Passage given start

Extract from The Guardian
What lies ahead is a gruelling and expensive
campaign that will leave the country much as it was before
Malcolm Turnbull on the campaign trail in Brisbane
on Monday. ‘When he returned from Government House on Sunday, he
delivered a campaign speech that might have been given anytime in the
last past decade.’ Photograph: Mike Bowers for the Guardian
Tuesday 10 May 2016 08.05 AEST
We’re off to the polls again. Australia has so
much in abundance: coal, sunshine, iron ore and nine parliaments for
24 million people. There is always an election round the corner.
Yet for all this endless political activity,
nothing much gets done.
Government should be so easy in this prosperous,
orderly country. But it is remarkably hard. Parliaments are short.
Leaders don’t last. Power is fragmented. This is the land of
unfinished political business.
Each election campaign is much like the last. Only
the faces change.
This time Malcolm
Turnbull, a former barrister and Goldman Sachs banker, faces Bill
Shorten, a lawyer who climbed swiftly through the ranks of a big
trade union to lead the opposition.
Political cartoonists can’t resist the
caricature: the hard hat v the top hat.
But when Turnbull returned
from Government House on Sunday after the rituals of the
dissolution of parliament, he delivered a campaign speech that might
have been given anytime in the past decade.
The mantra was “jobs and growth”; the mood was
upbeat; the only threats Turnbull saw on the horizon were refugees
(“Australians know that we will keep our borders secure”) and the
Labor
party “with its higher taxing, higher spending, debt and
deficit agenda”.
The banality was staggering.
We do
executions better than solutions. Turnbull is Australia’s fourth
prime minister in five years
He had not a word to say about global warming. Yet
despite him, that will be fought over again in this campaign as it
has been – unresolved – in the last three national election
campaigns in this country.
How could it not be? We’ve had another summer of
record heat; half
the Great Barrier Reef has been severely affected by coral bleaching
and we continue to belch CO2 into the air.
Australians want action. Polls year after year
have shown we believe climate change is real. We know Australia isn’t
doing enough. We are more uneasy than ever that it’s Australian
coal destroying the atmosphere.
But the political system can’t deliver a
solution.

Passage given end
Dataset entries start

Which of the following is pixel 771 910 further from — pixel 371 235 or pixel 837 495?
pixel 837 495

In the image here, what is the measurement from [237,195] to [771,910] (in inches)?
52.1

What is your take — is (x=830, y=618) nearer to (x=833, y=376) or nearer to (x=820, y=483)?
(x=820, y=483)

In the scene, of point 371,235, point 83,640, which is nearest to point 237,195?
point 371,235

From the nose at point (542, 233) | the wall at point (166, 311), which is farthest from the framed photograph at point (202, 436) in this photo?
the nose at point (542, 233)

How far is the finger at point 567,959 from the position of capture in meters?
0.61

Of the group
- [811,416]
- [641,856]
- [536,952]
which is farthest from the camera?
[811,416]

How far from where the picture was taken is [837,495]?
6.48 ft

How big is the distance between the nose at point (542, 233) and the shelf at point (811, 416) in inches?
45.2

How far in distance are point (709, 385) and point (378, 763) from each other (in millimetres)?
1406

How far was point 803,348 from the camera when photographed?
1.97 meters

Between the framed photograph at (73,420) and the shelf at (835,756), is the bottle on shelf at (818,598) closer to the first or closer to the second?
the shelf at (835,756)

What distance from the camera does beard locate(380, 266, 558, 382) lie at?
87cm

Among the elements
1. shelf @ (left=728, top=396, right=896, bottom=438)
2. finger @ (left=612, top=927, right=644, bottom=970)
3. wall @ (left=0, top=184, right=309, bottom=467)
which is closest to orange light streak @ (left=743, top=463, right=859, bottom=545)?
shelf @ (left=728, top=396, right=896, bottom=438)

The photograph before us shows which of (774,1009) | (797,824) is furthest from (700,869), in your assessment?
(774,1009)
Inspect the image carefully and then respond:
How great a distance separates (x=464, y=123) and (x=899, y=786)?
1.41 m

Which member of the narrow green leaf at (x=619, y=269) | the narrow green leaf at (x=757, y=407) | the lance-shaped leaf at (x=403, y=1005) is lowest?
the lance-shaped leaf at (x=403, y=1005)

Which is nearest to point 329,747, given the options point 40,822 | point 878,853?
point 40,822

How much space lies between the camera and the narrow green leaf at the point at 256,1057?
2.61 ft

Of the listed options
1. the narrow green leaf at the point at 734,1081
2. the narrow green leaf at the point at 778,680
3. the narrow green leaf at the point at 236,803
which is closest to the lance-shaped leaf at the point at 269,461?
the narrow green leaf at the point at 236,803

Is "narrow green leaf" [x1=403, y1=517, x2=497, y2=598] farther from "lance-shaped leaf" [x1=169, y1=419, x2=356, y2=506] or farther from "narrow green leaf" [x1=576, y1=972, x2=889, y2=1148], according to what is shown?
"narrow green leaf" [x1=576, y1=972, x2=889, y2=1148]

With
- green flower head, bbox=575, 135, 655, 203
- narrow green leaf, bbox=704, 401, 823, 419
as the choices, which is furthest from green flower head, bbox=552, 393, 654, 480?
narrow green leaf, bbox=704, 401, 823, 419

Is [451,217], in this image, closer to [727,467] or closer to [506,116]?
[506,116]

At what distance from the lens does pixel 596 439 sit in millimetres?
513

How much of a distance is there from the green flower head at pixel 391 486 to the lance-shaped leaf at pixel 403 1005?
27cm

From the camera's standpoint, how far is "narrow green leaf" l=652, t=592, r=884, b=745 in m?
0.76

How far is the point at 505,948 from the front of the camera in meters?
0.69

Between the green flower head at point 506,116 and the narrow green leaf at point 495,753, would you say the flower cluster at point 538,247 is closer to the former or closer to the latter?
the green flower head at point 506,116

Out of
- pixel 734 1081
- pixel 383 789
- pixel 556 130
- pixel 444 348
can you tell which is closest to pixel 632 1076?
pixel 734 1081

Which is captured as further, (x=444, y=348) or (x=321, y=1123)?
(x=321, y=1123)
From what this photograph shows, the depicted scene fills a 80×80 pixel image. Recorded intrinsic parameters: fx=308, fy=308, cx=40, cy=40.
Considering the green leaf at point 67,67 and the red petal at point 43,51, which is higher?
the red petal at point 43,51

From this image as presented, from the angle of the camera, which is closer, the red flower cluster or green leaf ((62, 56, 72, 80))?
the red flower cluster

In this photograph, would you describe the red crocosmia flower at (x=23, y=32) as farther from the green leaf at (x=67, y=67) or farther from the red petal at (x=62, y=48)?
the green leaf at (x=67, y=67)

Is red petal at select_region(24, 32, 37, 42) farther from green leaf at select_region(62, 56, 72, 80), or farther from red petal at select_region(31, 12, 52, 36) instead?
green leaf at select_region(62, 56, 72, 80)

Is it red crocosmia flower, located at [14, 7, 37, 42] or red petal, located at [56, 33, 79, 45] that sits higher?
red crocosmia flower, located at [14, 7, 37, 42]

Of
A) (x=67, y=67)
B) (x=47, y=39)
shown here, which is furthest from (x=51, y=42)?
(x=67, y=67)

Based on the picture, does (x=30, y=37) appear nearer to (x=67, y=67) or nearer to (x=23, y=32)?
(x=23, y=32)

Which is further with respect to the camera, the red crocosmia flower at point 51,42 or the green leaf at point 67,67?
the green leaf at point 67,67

Dataset entries end

◆ **Request A**: Can you rewrite the paragraph of the Guardian extract on Australia's election that begins "Government should be so easy" in a shorter form, keeping its main facts?
◆ **Request B**: Could you output the Guardian extract on Australia's election from "How could it" up to and including "into the air."?
◆ **Request C**: Would you go on with the Guardian extract on Australia's election campaign, picking up after its final sentence?

◆ **Expected output A**: Governing prosperous, orderly Australia should be easy, yet it is hard: parliaments are short, leaders don't last and power is fragmented, leaving political business unfinished.

◆ **Expected output B**:
How could it not be? We’ve had another summer of
record heat; half
the Great Barrier Reef has been severely affected by coral bleaching
and we continue to belch CO2 into the air.

◆ **Expected output C**:
So we head into yet another election campaign –
and this the longest anyone can remember – arguing over familiar
problems with little hope that the next election will be any more use
than the last in solving them.
Education standards sag; life grows steadily worse
in remote Indigenous communities; marriage remains beyond the reach
of the LGBTI; multinational corporations operate largely untaxed; and
budget deficits deepen year after year.
We do executions better than solutions. Turnbull
is Australia’s fourth prime minister in five years. Australians
want this leadership churn to end. They crave continuity. But victory
no longer guarantees survival.
Since John
Howard went to his reward in 2007 – losing even his own seat
after 11 years in office – politics in the antipodes have proved
volatile, brutal and repetitive.
Kevin
Rudd was an opposition leader of genius. After the dull and
fractious Howard years, he seemed to promise the country a more
modern, more open future under Labor. Australians loved him. He
lasted 30 months.
His nemesis, Julia
Gillard, a politician of amazing resilience, led a mildly
reformist minority Labor government until Rudd returned to tear her
down a few weeks before the 2013 elections.
Tony
Abbott then inflicted on Labor the worst defeat the party has
suffered in generations. His Liberal National party Coalition won 90
of the 150 seats in the House of Representatives. The new government
seemed set for a long and deeply conservative existence.
Abbott lasted two years.
Almost from the moment he was elected, Australia
was gripped by what the pollster Andrew Catsaras calls “buyers’
remorse”. Opinion polls showed, despite the hash Labor had just
made of government, that the party would be welcomed back with open
arms under its new leader, Bill
Shorten.
So Turnbull executed Abbott.
The new prime minister’s eight months in office
have seen almost nothing done in Canberra. Even in a political system
where modest achievement might seem the norm, the bare record of the
Abbott/Turnbull years is embarrassing.
Turnbull can only talk about the future. He wants
to harness Australia’s hopes for change. Those hopes are strong.
That so little happens here is taken by many to mean Australians
flinch from change. That isn’t so.
The mood of the country is more progressive than
its politics.
On his return from Yarralumla on Sunday, Turnbull
repeated the message he delivered the day he toppled Abbott: he is on
the side of the future and unafraid of change.
“We live in a time of remarkable opportunity,”
he said. “We live in an era when the scale and pace of economic
change is unprecedented through all of human history. The
opportunities for Australia have never been greater.
“There are many challenges. But if we embrace
this future with confidence and with optimism, with self-belief and a
clear plan, then we will succeed as we have never succeeded before.”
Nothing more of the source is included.